History suggests that there is little prospect of any trials of republican leaders
The submission by Trevor Ringland in reference to the Supreme Court decision on the Gerry Adams conviction and the subsequent comment around the case is, with the greatest respect, somewhat misleading (May 16).
(Trevor Ringland’s letter can be read here: ‘The Supreme Court ruling in the Gerry Adams case walked on graves of judges murdered by IRA’).
Does anyone really believe that there is any likelihood of prosecution of the republican terrorist leaders?
I fear that for Mr Ringland to claim so could falsely raise the hopes of many of the victims.
The historical facts would appear to undermine Mr Ringland’s submission.

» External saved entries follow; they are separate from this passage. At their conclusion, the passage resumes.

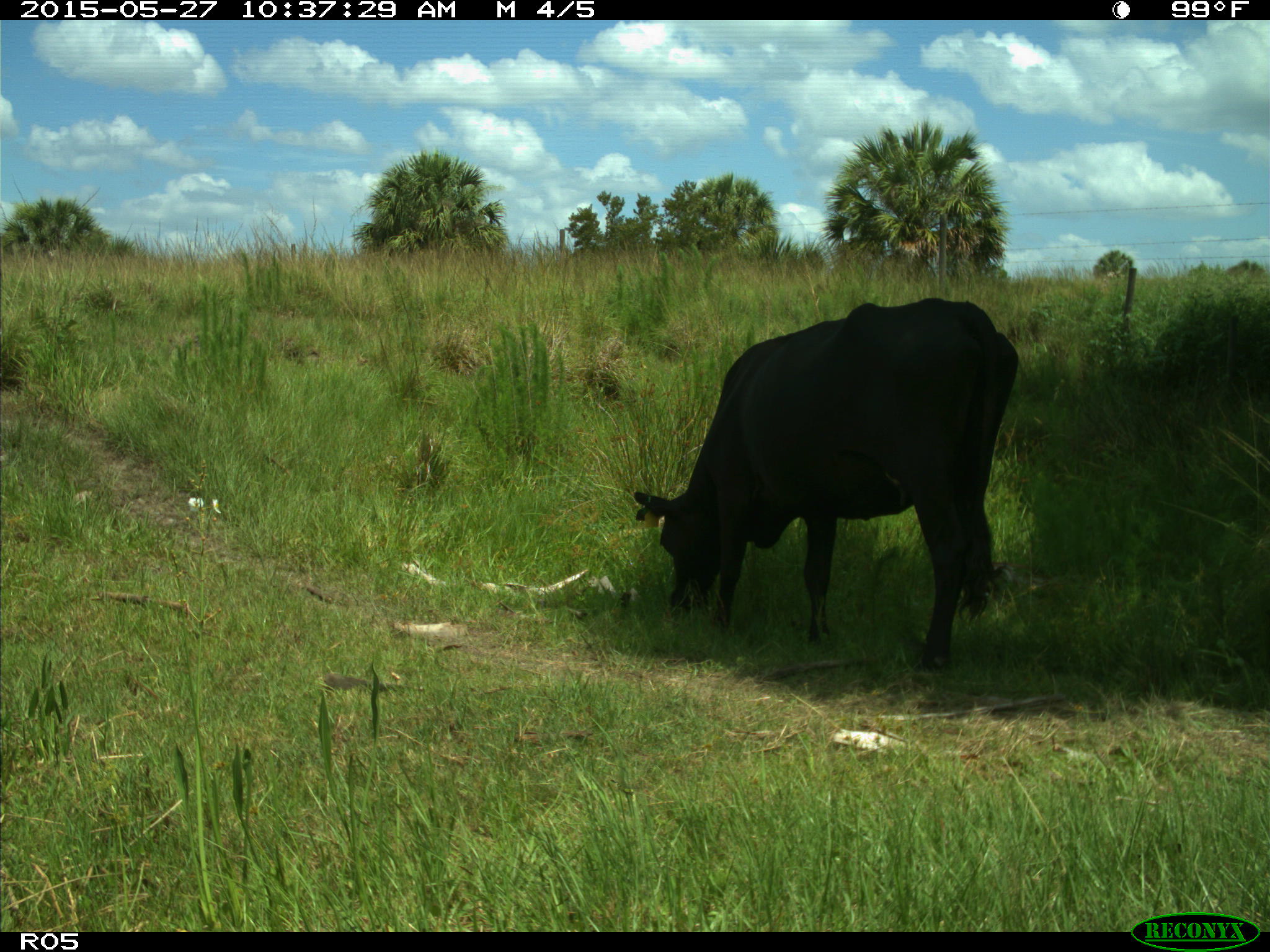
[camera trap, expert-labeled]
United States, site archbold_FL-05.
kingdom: Animalia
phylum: Chordata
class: Mammalia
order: Artiodactyla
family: Bovidae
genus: Bos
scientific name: Bos taurus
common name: domestic cow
Bos taurus (domestic cow).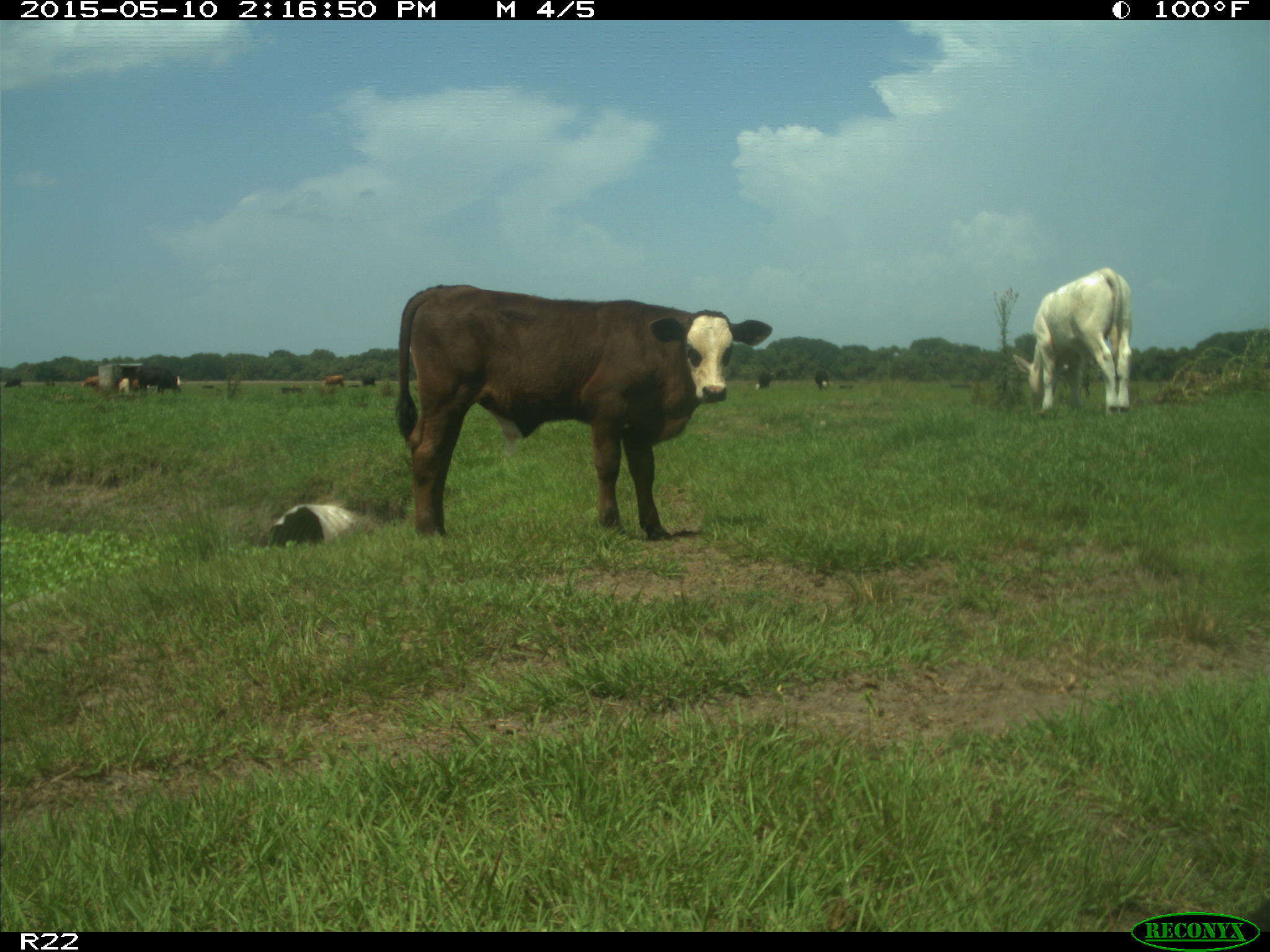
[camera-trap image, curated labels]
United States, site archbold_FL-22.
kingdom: Animalia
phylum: Chordata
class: Mammalia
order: Artiodactyla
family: Bovidae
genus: Bos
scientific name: Bos taurus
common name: domestic cow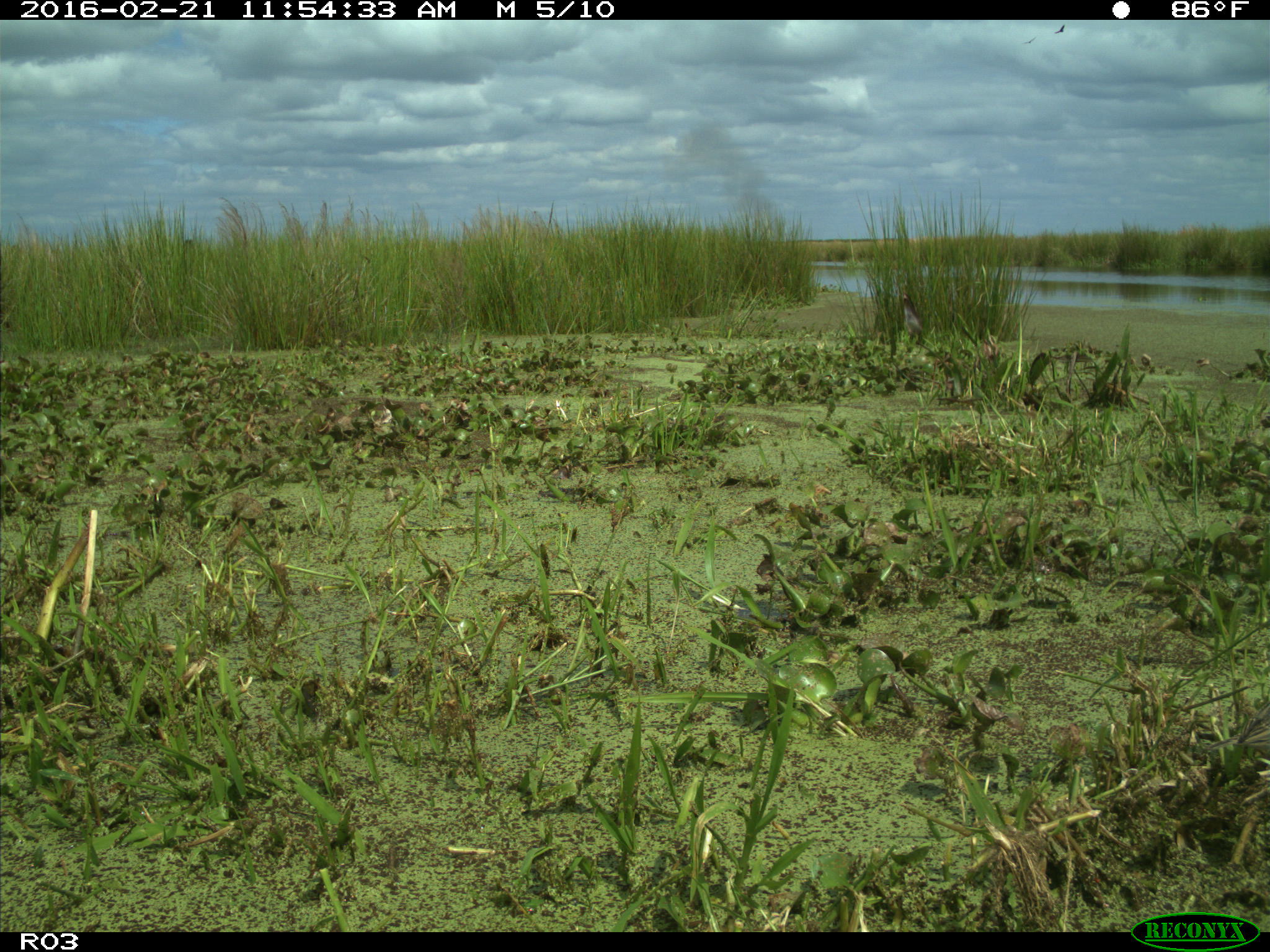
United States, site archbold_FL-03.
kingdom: Animalia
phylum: Chordata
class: Aves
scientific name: Aves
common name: birds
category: unidentified bird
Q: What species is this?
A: Unidentified bird (birds) (Aves).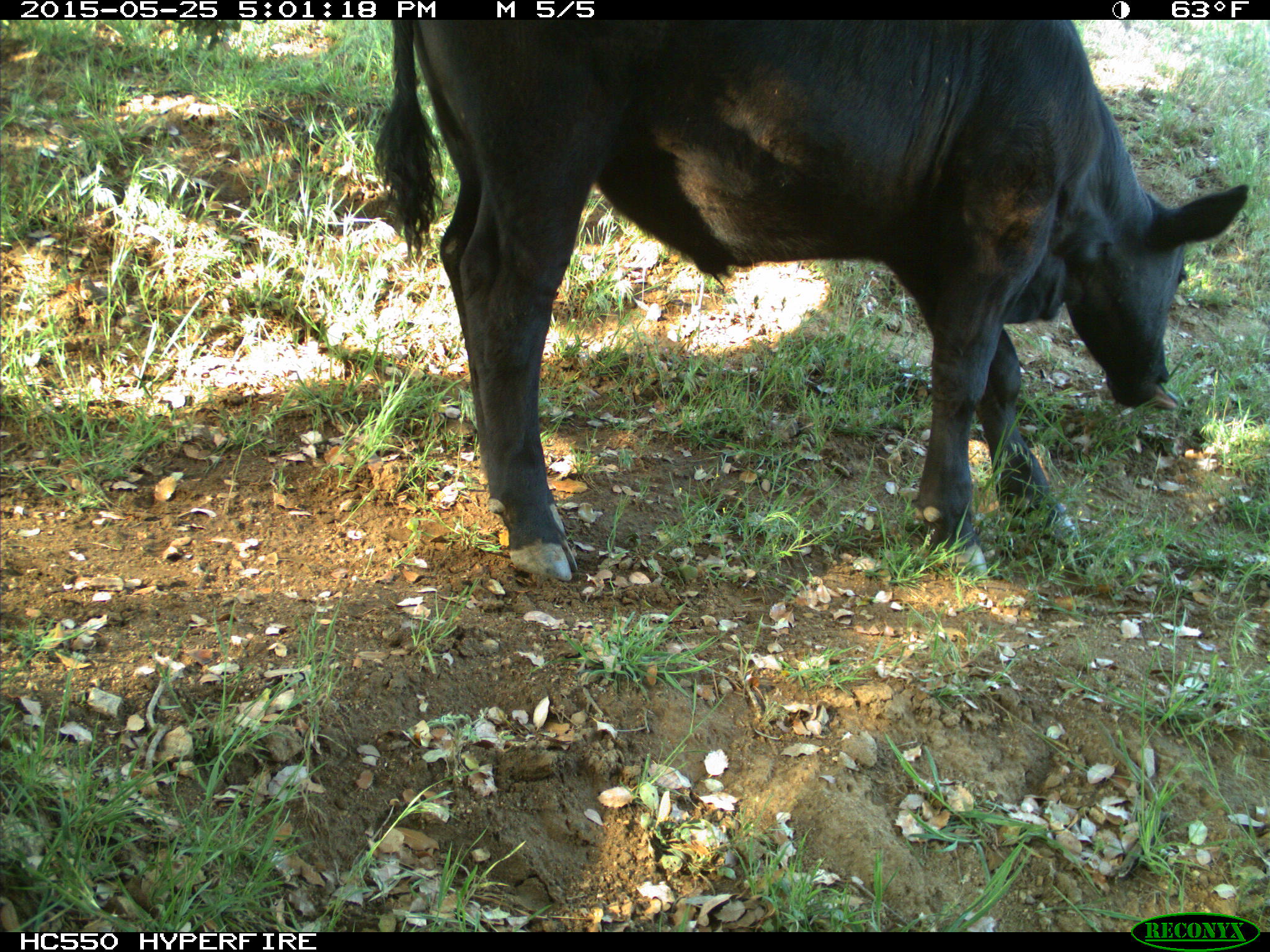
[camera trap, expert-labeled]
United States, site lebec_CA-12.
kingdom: Animalia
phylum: Chordata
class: Mammalia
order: Artiodactyla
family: Bovidae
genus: Bos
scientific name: Bos taurus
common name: domestic cow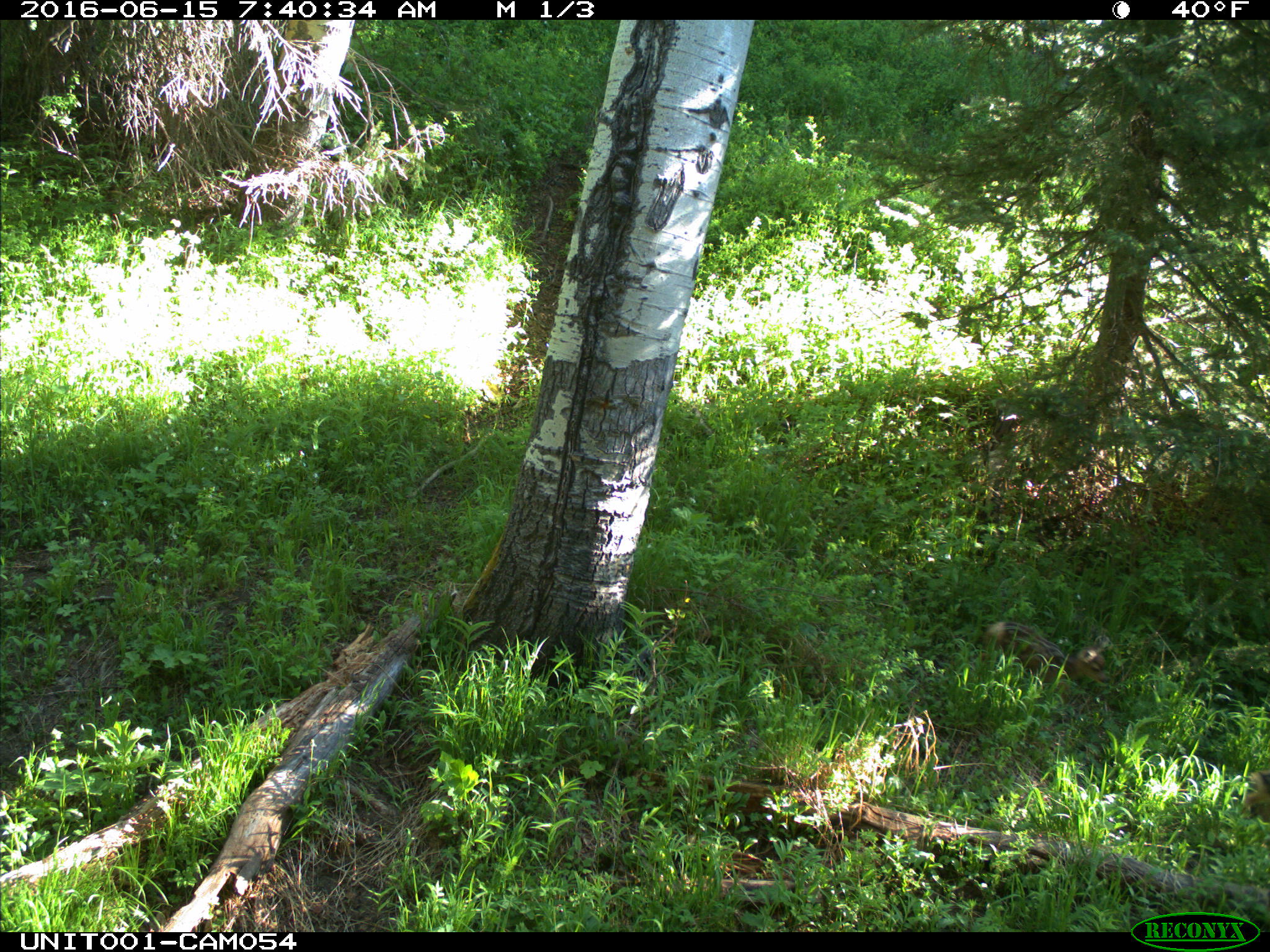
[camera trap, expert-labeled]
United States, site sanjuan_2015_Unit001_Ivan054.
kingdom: Animalia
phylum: Chordata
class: Mammalia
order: Artiodactyla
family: Cervidae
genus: Odocoileus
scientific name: Odocoileus hemionus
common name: mule deer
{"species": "Odocoileus hemionus (mule deer)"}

1. William Whitelaw, whose failure as secretary of state for Northern Ireland to sign the order to intern Gerry Adams led to last week’s Supreme Court ruling, was the very man who was bound to have concurred with the flight to London of Adams and Martin McGuinness in 1972 to meet British officials.
Interestingly Adams and McGuinness thereafter quickly climbed the heights of Sinn Fein.
2. William Whitelaw is reported to have discussed Father Chesney, the priest alleged to have played a role in the IRA Claudy bomb, with the Roman Catholic cardinal before Father Chesney was allowed to escape to Donegal and avoided arrest.
3. Mr Ringland’s claim of the fairness of British justice system, as evident he says in the Gerry Adams Supreme Court decision, seems to me to be at odds with his comment later “the unbalanced way the narrative of the Troubles is being reshaped in our courts”.
4. One of the greatest travesties of the judicial system was the release in the 1980s by the then lord chief justice of all those convicted on supergrass evidence.
The QC, now deceased, who represented most of the accused was an old friend of mine, and he made it clear to me that at the appeals he did not have to kick the door open for an acquittal.
The political decision seemed to have been made, he told me.
I have little doubt that this claim can be supported by the late QC’s close legal friends.